Ulrik Heltoft


Picture 320

Ulrik Heltoft, Glove, 2004
20 x 30 cm


Kirkhoff is proud to present the solo exhibition ”The Open Door” with the Danish artist Ulrik Heltoft. The exhibition period is April 30th - June 17th 2005.

Heltoft presents video, photography, object and slide projection. The slide projection is a result of a ’cooperation’ between Heltoft and the American artist Miljohn Ruperto. Heltoft has asked Ruperto to give him an instruction for a new piece. Ruperto instructed him to show a card dealer, throwing one card at a time towards a camera, creating a three-dimensional effect. Like in ”The Five Obstructions”, the exchanges are based on the two artists’ knowledge of each other’s practice but the result is no less unpredictable. It contains evitably misunderstandings when Ruperto ”translates” Heltoft’s practice to an idea and when Heltoft ”translates” Ruperto’s indications to a final piece. The piece also deals with the process of communication which always forms the basis for the production of an art work.
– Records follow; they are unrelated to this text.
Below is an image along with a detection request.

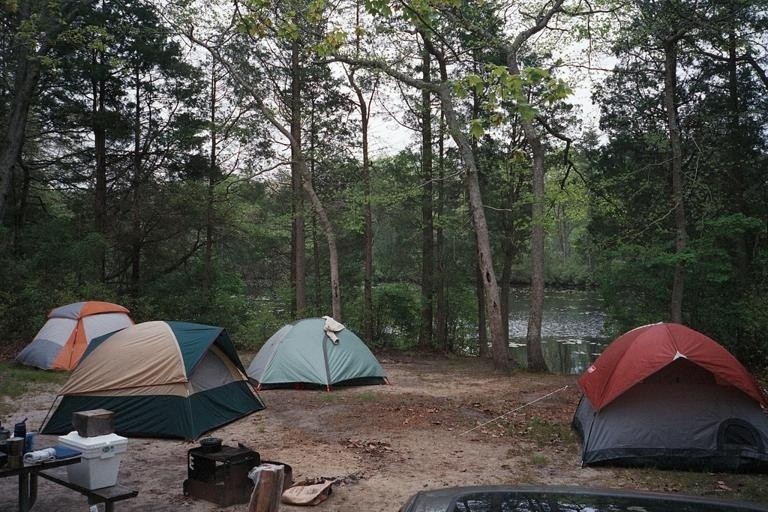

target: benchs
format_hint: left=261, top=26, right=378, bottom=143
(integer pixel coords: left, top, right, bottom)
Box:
left=39, top=465, right=140, bottom=511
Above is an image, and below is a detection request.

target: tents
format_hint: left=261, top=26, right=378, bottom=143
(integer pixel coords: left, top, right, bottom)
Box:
left=248, top=316, right=390, bottom=392
left=571, top=321, right=767, bottom=470
left=41, top=318, right=265, bottom=442
left=16, top=301, right=136, bottom=373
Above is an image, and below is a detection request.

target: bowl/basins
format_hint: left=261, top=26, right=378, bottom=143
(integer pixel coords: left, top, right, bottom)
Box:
left=200, top=438, right=223, bottom=452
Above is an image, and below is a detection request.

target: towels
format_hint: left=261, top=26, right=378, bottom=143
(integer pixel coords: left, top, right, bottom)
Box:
left=24, top=448, right=57, bottom=465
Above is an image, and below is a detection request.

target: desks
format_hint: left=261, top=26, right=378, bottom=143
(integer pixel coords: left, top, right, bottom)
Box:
left=1, top=447, right=82, bottom=511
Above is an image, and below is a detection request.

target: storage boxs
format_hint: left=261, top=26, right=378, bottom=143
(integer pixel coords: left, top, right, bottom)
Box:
left=57, top=430, right=129, bottom=493
left=72, top=406, right=115, bottom=437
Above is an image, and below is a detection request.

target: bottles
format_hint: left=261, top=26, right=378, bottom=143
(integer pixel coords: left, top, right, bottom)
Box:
left=0, top=422, right=27, bottom=471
Heltoft investigates different media’s technical functions and expressions in his pieces and characteristic of them are references to and use of each other’s media specificity. One by one the two slide machines project onto the same screen, merging the images into each other and thereby resembling a video projection, the video ”The Open Door” has photographic character, and the photograph of a glove is really an X-ray picture. The spatial dimension in the presentation of the works is sculptural, as is the case with ”The Open Door” where the image is projected onto an object, repeting the projector’s cone of light. In this way, the object and projection mime each other’s shape and together they form a perfect figure.

Heltoft’s works typically deal with subtle, ignored details and coincidences, presented in an absolute and simple, yet abstract universe. The video ”Ghost Town” is filmed from the artist’s pocket in an abadoned mining town in Death Valley. Two figures appear vaguely, but they are blurred and intangible in both shape and speach. Heltoft’s pieces show banal paradoxes and small grotesque situations, where you loose your sense of what is up or down, construction or coincidence.

Ulrik Heltoft is educated at the Royal Danish Academy of Arts and at Yale University School of Art, where he later has taught. Heltoft has recently exhibited at the gallery Murray Guy in New York and will later this year show in Baltimore.

The exhibition is supported by the Danish Arts Council.